Black slung on his guitar. Plugged in and strummed a chord. Made his way to the lead singer’s mike, pulling his cord through the stands and monitors.
Little guy, young. Thin and pale. Dark stubble, dead eyes.
“Some songs for a girl I knew,” he said. Turned his back on the tiny audience and conferred with the lead guitarist.
“His high school sweetheart?” Chas whispered to Teresa. “Died of a banana peel overdose?”
“That’s dumb,” said Teresa.
“What do you expect from a spoiled moron?” asked Andy.
“Let’s go outside,” said Chas.
“Piss on you.”
Teresa grabbed his ear and turned his face to hers. “What’s wrong with you?”
Andy jerked his head free. “I’m sorry. No sleep. The Vonn thing has me wired and weird.”
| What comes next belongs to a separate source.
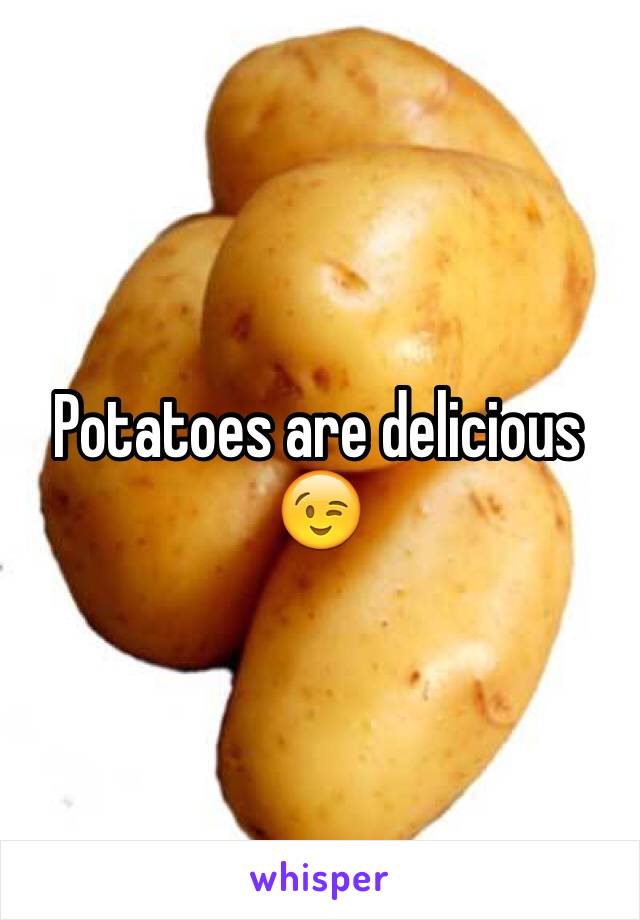 Potatoes are delicious
😉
“Go home and sleep. I’ll be there later.”
“I’m writing tonight. First I want to hear some music.”
“Leave Chas alone. You don’t get to abuse the personnel just because the boss is in love with you.”
“Good. Yeah. That’s fair.”
For the next hour Jesse Black sang twelve of the prettiest songs Andy had ever heard. Sweet and smart. Passionate and humorful. Sexy, sad, beautiful. He was a good guitar player and his chords changed unexpectedly. His music sounded new and different in a way Andy couldn’t put a finger on. The band knew most of the songs, you could tell. Filling in at the right time, backing off for the rest. Nice voice, too. Clear, a little high, something innocent and yearning in it.
The last one Jesse Black did alone. A song he’d finished about two hours ago, he said. “Imagine You.” The band kept their places. Hung their heads and listened. Twenty-one-gun salute, thought Andy, rock and roll style. The drummer banged a stick on his high hat when he wiped his eyes, looked embarrassed.
A LITTLE while later Andy said goodbye to Teresa and walked Verna to her car. Kept walking up Coast Highway after she drove off. At St. Ann ’s he went down the concrete stair steps to the sand. From the beach he could see Janelle Vonn’s little cottage up on the rise. And the black ocean with a wobble of moonlight on it.